Why trackers eat cookies for breakfast

A brief explainer of the Internet

The internet is the backbone of modern life. We are online all day every day. Working remotely, ordering food, doom scrolling, all it takes is opening a URL or opening an app. A fully rendered page appears instantaneously.

This seamless experience hides the enormous complexity at play. Underneath the hood, the internet isn’t one monolithic system — it’s a patchwork of computer networks stitched together by the Internet Protocol Suite, known as TCP/IP. Think of it as a layered cake: the Physical layer ensures that data packets are correctly transmitted over a physical medium, such as a cable; The Network Layer routes raw data across the globe; the Transport Layer keeps that data organized and intact; and at the top, the Application Layer assembles these communicated bits of data into the pages, emails, file transfers.

The Application Layers turns the chaos of decentral global networks into order. HTTP (Hypertext Transfer Protocol) structures how your browser or app requests pages and how servers deliver them. Here’s how it plays out: You type a URL into your browser. Instantly, the Domain Name System (DNS) translates that human-friendly address into an IP number that servers understand. The browser launches a HTTP request to the right server, asking for the web page. But that page isn’t a single block of data—it’s a mosaic of text, images, videos, stylesheets, and scripts stored on multiple servers. Modern browsers are multitasking wizards, sending parallel requests to fetch each piece and stitching them together on the fly. Until your page has loaded.

If you understand the basics of HTTP requests and responses, you will become a tracking expert in no time.

Your average online newspaper will send around two hundred requests per page. Most of these requests don’t appear on the page. They merely transmit data about your session for analytics and advertising.

Why do we need cookies?

In the summer of 1994, Netscape engineer Lou Montulli worked on a project that changed the course of the internet for good. It all started with the mundane shopping cart. Back then, you couldn’t browse a site and save items in your cart for later.

In those early days — remember modems roaring under your desk — efficiency was critical. Engineers didn’t want the complexity of managing memory at the level of a server. So, they deliberately designed the HTTP protocol to be ‘stateless’. The server didn’t remember anything about past requests.
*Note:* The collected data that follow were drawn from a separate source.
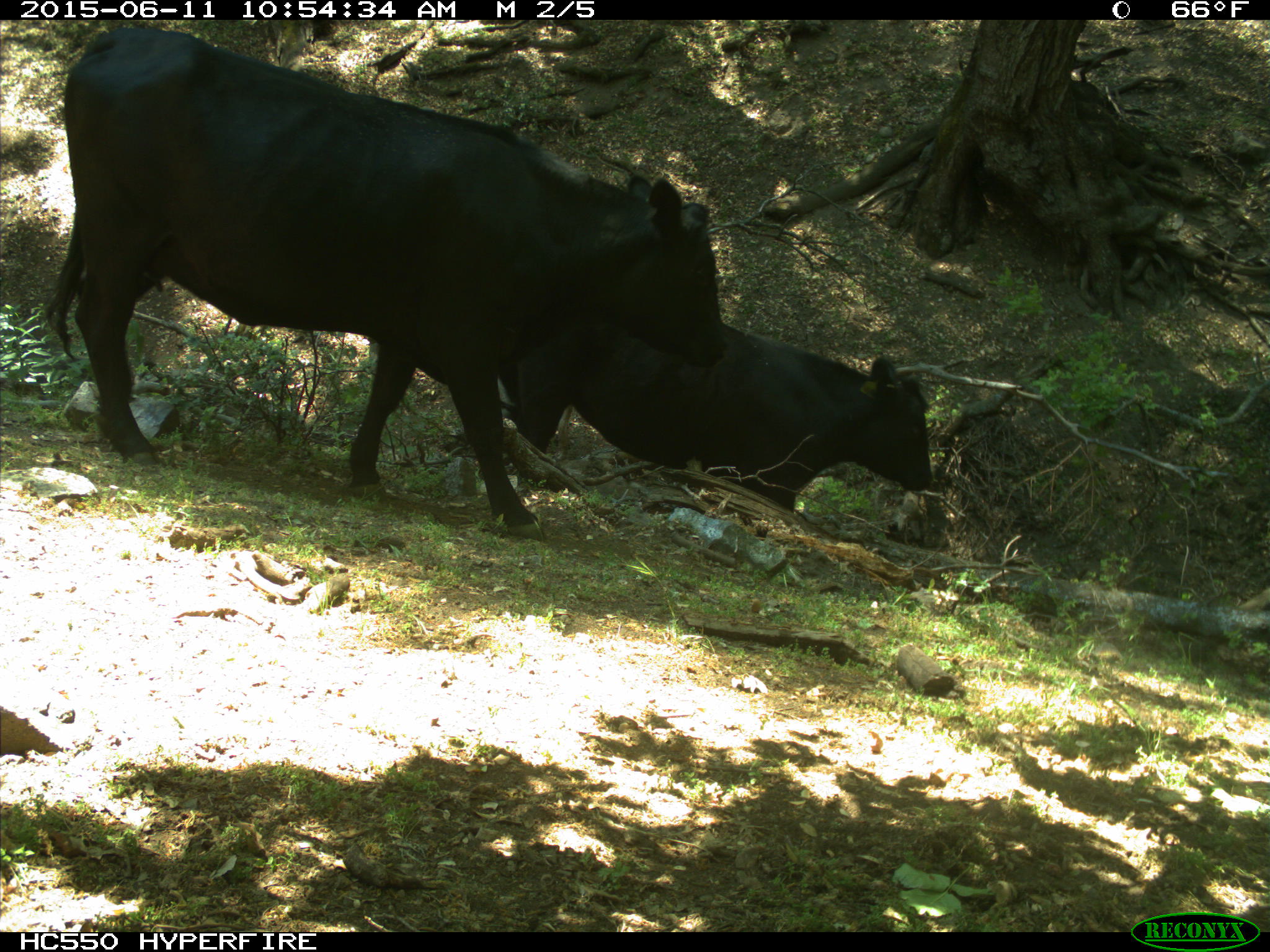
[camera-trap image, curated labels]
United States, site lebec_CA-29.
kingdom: Animalia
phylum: Chordata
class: Mammalia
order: Artiodactyla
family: Bovidae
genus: Bos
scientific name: Bos taurus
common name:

Imagine walking into your neighborhood coffee shop on your daily commute to work. You anticipate the lovely coffee smell, know all the staff by name, and order a cappuccino every day. However, the barista has no clue who you are, asks for your name and order, and moves on to the next customer.

If the server needed to "remember" something like an order, it had to rely on other tools. An easy solution would have been assigning a unique identifier to each browser. But Montulli understood that adding a unique key to your browser would totally undermine online privacy. He needed a different solution. So Montulli came up with a small text file that is added to the communication through requests and responses. The cookie was born.

Here’s how a cookie works for a shopping basket. A user visits online merchant great-store.com for the first time. The server sends a response that includes a command to store a cookie (e.g., “cart_id=unique_123”) that assigns a unique key to the session. The user adds an item to the shopping cart. The server responds with a new cookie to record the added item (e.g., “cart_items=product123:1”). The user navigates to great-store.com/category. The browser automatically adds these cookies to this page request. As the page loads, the cart gets populated, and the item stays available.

The term cookie is supposedly derived from a “magic cookie”. As its name suggests, ahum, magic cookies were used to pass small packets of data between programs in Unix operating systems. I suppose developers programming in C, needed more magic in their life. And cookies. Montulli was inspired by this trick and applied it to the browser. The patent application for cookies labelled them ‘persistent client state in a hypertext transfer protocol-based client-server system’. Cookies are catchier after all.

In short, we need cookies — or other forms of browser storage — to keep a snapshot of our user session across different HTTP requests. If we stick to the ‘cookie’ analogy, a ‘cookie jar’ is actually a better description. The jar has a label ‘chocolate chip cookies’ (name), 7 cookies (value) and a best-before date (expiry). When you return home from a long and frustrating day at work, you may not remember how many cookies are left in the jar (i.e., the state of your kitchen session). You do know where the jar sits in your cupboard (i.e., the URL). You feel relieved to find 7 cookies. You take one and let your mind wander. The next day, you probably forgot about the exact number of cookies again. No problem. You can always go back and check in the same place. Unless you’re feeling really hungry.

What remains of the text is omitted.